-- WHAT IS REQUIRED --
Each record should be given again exactly, and any picture in it left out.

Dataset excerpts
════════

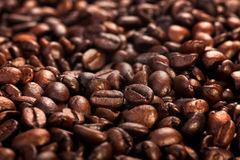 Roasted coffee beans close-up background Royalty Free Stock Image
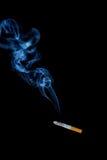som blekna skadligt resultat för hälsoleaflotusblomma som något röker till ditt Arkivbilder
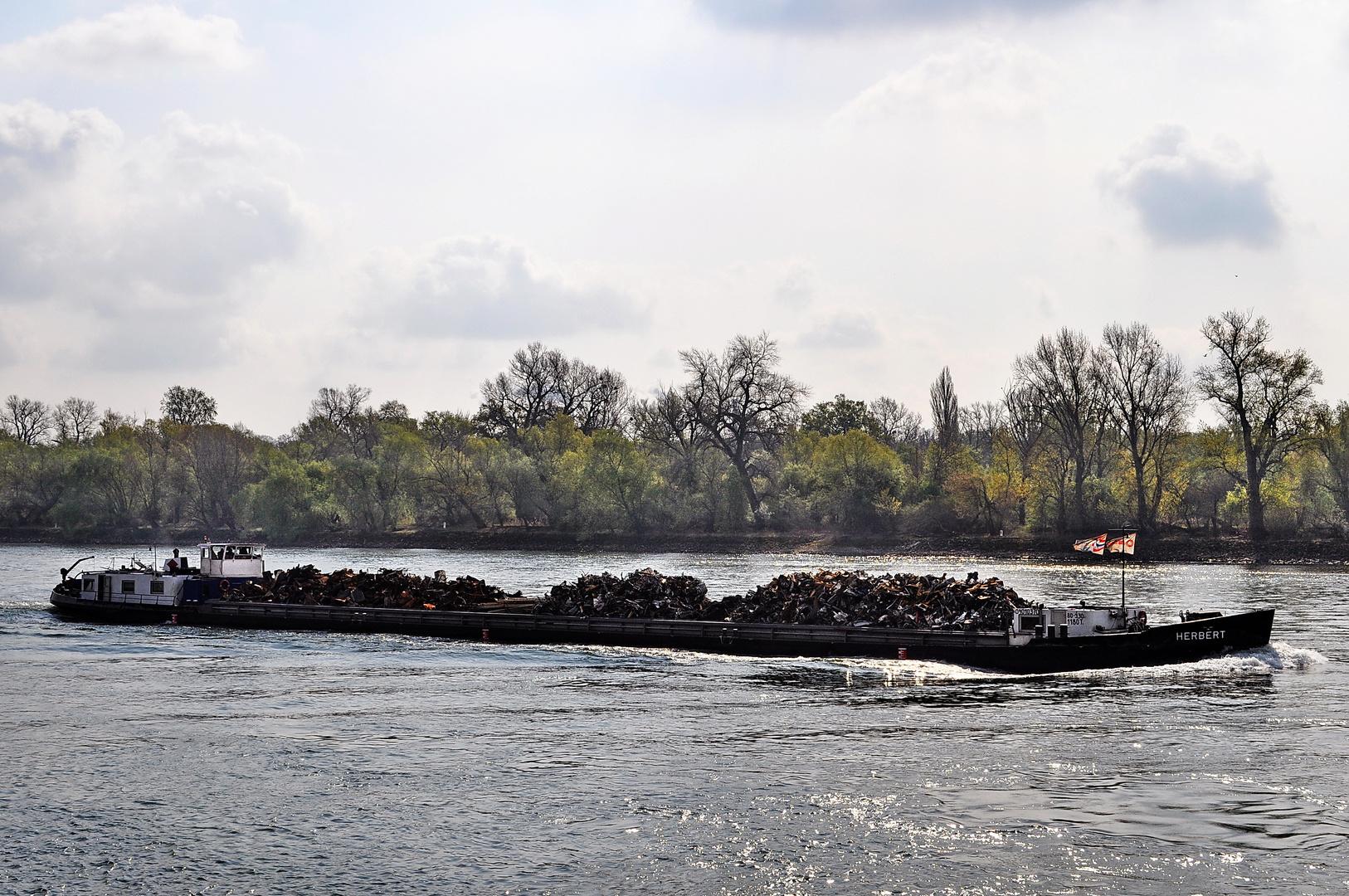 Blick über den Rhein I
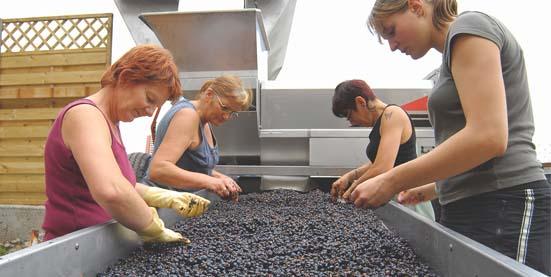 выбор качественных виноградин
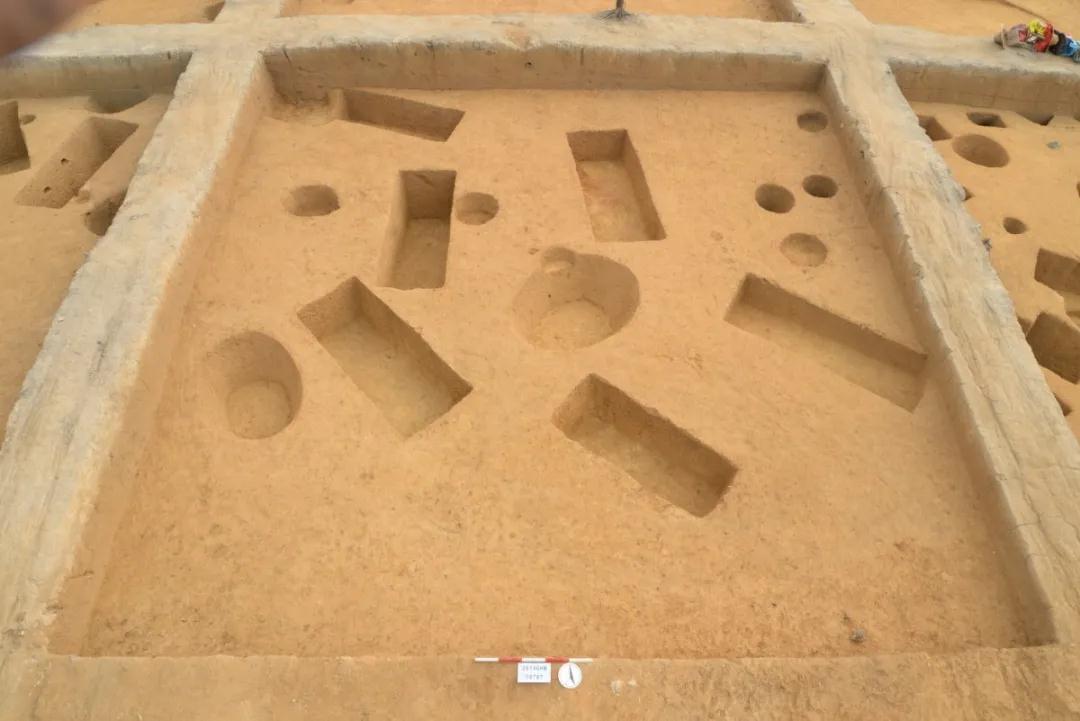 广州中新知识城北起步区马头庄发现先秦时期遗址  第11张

════════

-- OUTPUT FOR THIS TASK --
 Roasted coffee beans close-up background Royalty Free Stock Image
som blekna skadligt resultat för hälsoleaflotusblomma som något röker till ditt Arkivbilder
 Blick über den Rhein I
 выбор качественных виноградин
 广州中新知识城北起步区马头庄发现先秦时期遗址  第11张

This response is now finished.